Q has the same property - any field homomorphism from Q is order preserving - but there are rather a lot of elements of Q which are not squares.
So, which fields have this property?
Another way to look at it is to ask when there are multiple orderings on a field which are compatible with the field structure. (These are clearly the same question - if f is a non-order preserving homomorphism then x <~ y iff f(x) < f(y) is a different ordering on the field. If there is a different ordering on the field then the identity map is a non-order preserving homomorphism).
It turns out that the answer is that those elements which are determined to be positive are precisely those which are sums of squares. Note that m/n = mn (1/n)^2, so every positive rational is a sum of squares, and thus the ordering is fixed (though we knew that anyway). It essentially comes down to proving the following statement:
Let K be a field which admits an ordering and let x \in K be such that x is not a sum of squares. Then there is an ordering on K which makes it into an ordered field and has x < 0. Thus if neither x nor -x are sums of squares there are orderings in which x is negative and orderings in which x is positive.
We'll prove this in a bit.
Anyway, all this motivates the following definition:
Let K be a field. K is formally real if -1 is not a sum of squares.
It will turn out that K is formally real iff there is an ordering on K which makes K into an ordered field.

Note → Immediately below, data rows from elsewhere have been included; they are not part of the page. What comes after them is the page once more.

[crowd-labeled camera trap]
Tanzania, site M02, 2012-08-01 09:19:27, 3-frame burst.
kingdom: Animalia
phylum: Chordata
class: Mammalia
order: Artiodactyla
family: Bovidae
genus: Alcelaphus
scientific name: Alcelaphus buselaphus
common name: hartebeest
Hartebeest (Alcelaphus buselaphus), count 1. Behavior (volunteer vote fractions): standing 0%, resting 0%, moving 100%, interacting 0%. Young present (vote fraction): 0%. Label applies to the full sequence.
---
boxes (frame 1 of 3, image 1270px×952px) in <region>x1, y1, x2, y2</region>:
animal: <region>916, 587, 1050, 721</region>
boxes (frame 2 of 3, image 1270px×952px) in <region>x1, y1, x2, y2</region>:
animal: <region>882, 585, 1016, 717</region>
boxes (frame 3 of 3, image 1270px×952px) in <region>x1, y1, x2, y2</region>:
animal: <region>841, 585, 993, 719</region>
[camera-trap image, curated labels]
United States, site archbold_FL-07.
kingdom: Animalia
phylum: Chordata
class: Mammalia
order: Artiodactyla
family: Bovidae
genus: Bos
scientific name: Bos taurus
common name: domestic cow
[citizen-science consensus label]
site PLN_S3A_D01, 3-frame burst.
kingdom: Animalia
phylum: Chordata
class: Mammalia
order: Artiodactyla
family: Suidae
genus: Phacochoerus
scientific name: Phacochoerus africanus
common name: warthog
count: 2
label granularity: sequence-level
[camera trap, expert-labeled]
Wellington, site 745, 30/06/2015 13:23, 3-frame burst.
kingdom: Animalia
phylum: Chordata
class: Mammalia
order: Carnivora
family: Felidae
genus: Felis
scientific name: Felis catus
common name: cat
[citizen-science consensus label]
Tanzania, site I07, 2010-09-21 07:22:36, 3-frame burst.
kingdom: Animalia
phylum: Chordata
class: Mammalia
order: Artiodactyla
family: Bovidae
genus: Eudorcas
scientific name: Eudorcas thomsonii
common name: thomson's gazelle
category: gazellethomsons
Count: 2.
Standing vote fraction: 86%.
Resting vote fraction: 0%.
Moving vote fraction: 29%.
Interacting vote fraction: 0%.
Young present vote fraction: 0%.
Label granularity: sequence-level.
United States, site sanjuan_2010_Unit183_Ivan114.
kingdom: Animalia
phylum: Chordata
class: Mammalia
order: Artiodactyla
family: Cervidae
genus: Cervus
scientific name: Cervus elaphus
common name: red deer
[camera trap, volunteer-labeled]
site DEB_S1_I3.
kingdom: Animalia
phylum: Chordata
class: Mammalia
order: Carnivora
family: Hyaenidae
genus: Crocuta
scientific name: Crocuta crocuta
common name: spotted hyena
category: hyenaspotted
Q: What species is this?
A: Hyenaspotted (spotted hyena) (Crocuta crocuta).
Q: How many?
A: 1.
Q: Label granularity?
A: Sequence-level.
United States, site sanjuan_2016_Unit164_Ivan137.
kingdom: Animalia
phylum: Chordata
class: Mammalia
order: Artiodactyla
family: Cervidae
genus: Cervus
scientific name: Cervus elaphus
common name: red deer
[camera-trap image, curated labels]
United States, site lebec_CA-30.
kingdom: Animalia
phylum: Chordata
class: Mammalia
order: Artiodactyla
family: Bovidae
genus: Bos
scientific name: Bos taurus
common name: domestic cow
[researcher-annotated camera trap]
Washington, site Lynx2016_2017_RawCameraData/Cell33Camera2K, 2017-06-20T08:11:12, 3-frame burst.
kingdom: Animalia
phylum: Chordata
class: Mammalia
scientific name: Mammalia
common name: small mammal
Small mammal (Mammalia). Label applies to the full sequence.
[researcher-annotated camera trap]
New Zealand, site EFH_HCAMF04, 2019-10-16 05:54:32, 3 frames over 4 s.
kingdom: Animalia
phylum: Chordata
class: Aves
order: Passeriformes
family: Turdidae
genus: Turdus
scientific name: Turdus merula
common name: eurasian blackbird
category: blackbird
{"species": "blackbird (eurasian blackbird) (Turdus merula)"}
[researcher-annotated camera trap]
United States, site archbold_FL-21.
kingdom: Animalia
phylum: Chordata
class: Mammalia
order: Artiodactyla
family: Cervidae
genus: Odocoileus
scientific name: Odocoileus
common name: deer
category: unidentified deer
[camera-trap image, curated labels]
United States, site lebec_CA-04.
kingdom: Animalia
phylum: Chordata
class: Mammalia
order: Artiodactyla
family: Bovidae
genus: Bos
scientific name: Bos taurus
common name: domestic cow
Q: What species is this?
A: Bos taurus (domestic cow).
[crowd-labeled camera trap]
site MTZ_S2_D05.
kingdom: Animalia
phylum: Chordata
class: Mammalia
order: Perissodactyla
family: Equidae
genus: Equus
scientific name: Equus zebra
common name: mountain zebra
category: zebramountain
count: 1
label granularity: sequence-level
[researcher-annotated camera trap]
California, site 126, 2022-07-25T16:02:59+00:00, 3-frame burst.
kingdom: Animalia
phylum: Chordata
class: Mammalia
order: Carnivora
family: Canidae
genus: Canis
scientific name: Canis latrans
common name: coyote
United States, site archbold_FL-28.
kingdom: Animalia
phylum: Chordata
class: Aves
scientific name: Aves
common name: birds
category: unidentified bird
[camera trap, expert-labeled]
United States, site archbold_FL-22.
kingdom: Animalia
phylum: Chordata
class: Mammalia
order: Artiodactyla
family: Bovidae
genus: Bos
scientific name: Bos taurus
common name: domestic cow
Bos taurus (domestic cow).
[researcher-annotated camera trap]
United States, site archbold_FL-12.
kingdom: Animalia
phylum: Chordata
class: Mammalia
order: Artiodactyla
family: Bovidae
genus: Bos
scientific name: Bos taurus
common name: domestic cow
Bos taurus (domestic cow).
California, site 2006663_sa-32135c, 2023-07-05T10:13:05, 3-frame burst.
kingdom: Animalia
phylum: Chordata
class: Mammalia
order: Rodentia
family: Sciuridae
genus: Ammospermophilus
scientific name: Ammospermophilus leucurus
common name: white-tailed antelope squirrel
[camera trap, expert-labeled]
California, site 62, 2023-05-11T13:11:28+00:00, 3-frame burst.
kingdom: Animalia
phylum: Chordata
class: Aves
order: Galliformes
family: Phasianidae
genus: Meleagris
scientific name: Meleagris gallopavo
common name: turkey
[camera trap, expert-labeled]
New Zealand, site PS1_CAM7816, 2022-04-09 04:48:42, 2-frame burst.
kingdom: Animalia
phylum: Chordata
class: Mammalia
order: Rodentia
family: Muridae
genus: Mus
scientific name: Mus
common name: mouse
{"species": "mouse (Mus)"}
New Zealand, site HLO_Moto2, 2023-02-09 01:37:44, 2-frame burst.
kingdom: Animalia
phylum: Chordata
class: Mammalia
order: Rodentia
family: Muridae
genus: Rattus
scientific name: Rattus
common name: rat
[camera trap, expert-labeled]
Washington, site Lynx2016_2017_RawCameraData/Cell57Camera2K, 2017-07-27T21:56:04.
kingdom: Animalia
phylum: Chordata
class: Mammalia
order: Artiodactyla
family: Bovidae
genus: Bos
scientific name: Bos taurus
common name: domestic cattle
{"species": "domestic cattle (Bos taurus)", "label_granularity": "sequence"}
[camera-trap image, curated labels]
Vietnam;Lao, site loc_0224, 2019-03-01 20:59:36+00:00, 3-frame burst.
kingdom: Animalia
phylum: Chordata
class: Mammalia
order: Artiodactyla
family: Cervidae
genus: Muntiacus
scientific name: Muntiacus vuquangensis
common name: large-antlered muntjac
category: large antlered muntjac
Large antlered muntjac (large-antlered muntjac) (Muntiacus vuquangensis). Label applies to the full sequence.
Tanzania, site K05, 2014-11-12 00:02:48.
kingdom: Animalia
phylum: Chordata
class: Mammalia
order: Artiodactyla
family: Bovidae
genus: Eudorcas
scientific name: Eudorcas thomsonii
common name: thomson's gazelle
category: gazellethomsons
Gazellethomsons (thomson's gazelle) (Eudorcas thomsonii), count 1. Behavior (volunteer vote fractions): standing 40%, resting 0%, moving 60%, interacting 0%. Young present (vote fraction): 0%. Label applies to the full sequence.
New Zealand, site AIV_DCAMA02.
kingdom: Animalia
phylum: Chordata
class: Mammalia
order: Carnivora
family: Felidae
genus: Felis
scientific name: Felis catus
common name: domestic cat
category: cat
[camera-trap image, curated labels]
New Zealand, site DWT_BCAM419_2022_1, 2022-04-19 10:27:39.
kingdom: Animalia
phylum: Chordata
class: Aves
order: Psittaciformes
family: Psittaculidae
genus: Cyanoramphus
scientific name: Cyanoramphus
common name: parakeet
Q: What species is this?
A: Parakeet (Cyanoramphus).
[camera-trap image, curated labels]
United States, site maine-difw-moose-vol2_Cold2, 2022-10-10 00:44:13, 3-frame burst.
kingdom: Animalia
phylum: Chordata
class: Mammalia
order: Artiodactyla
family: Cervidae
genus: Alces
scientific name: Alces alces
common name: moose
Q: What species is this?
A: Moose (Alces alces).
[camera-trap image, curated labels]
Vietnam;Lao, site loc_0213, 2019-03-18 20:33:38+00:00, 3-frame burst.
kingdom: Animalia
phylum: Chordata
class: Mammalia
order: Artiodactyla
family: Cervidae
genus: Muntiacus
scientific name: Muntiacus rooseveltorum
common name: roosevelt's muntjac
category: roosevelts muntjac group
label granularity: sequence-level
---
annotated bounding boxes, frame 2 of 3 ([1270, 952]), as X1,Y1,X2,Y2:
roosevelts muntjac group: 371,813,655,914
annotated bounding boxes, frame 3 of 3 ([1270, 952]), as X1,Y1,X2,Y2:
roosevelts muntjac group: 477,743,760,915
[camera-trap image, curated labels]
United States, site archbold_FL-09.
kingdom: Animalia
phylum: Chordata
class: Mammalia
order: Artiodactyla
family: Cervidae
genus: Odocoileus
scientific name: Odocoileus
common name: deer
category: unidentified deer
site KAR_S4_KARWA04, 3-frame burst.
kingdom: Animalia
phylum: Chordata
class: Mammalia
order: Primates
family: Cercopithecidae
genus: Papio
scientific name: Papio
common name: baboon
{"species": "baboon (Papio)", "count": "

R has the property that no algebraic extension of it is formally real (this is trivial, because the only algebraic extensions of it are R and C). We call this being real closed.
We will be very interested in studying field extensions of R which are real closed, so it's time to develop some theory for them.
Proposition 1:
A field K is formally real iff 0 is not a sum of non-zero squares.
Proof:
First suppose that K is formally real. Suppose x_1^2 + ... + x_n^2 = 0. Then (x_2/x_1)^2 + .. + (x_n/x_1)^2 = -1.
Conversely, if x_1^2 + ... + x_n^2 = -1 then x_1^2 + ... + x_n^2 + 1 = 0.
QED
Corollary: Formally real fields have characteristic 0.
Proposition 2:
Let K be formally real and x an element of K such that -x is not a sum of squares. Then K( sqrt(x) ) is formally real.
Proof:
Set t = sqrt(x). Suppose sum ( a_n + b_n t)^2 = 0 with not all the a_n, b_n equal to 0.
sum(a_n + b_n t)^2 = sum (a_n^2 + b_n^2 t) + 2t sum a_n b_n. So, using the uniqueness of the representation, sum a_n^2 + t sum b_n^2 = 0.
Now, because K is formally real we must have some of the b_n non-zero (as else it would just be \sum a_n^2 , which we know is non-zero). Further, sum b_n^2 != 0 (because K is formally real). Thus -t = sum a_n^2 / sum b_n^2
Now note that (sum b_n^2)^{-1} = sum (b_n / sum b_m^2)^2. So (sum b_n^2)^{-1} is a sum of squares. Thus -t is a product of sums of squares, and thus a sum of squares, contradicting the hypothesis.
QED
Proposition 3:
Let K be real closed. For every x != 0 precisely one of x and -x has a square root.
Proof:
At most one of x and -x can be a sum of squares, because if not then 0 would be a sum of non-zero squares. Without loss of generality we may say -x is not a sum of squares. Then K(sqrt(x)) is formally real, so by maximality of K we have K(sqrt(x)) = K, and x has a square root.
QED
Proposition 4:
Let K be real closed. The set of squares is closed under addition.
Proof:
Essentially the same as above. If x is a sum of squares then -x cannot be, so we may adjoin sqrt(x) to the field, and by maximality it's already there.
QED
Proposition 5:
Every real closed field has a unique order on it which makes it into an ordered field.
Proof:
If we denote the set of squares by S, we have shown that S is closed under addition. It is obviously closed under multiplication. Further because for every x != 0 exactly one of x or -x has a square root, we have that K = S u {0} u -S. So S works as a set of positive elements for the order. Further, in any order all squares have to be positive, so it is the only set that does.
QED
Proposition 6:
Every formally real field has an algebraic extension which is real closed.
Proof:
Embed K in its algebraic closure, say L, and apply zorn to the set of formally real subfields of L containing K.
QED
We call such an extension a real closure.
Corollary:
Every formally real field has an order which makes it into an ordered field.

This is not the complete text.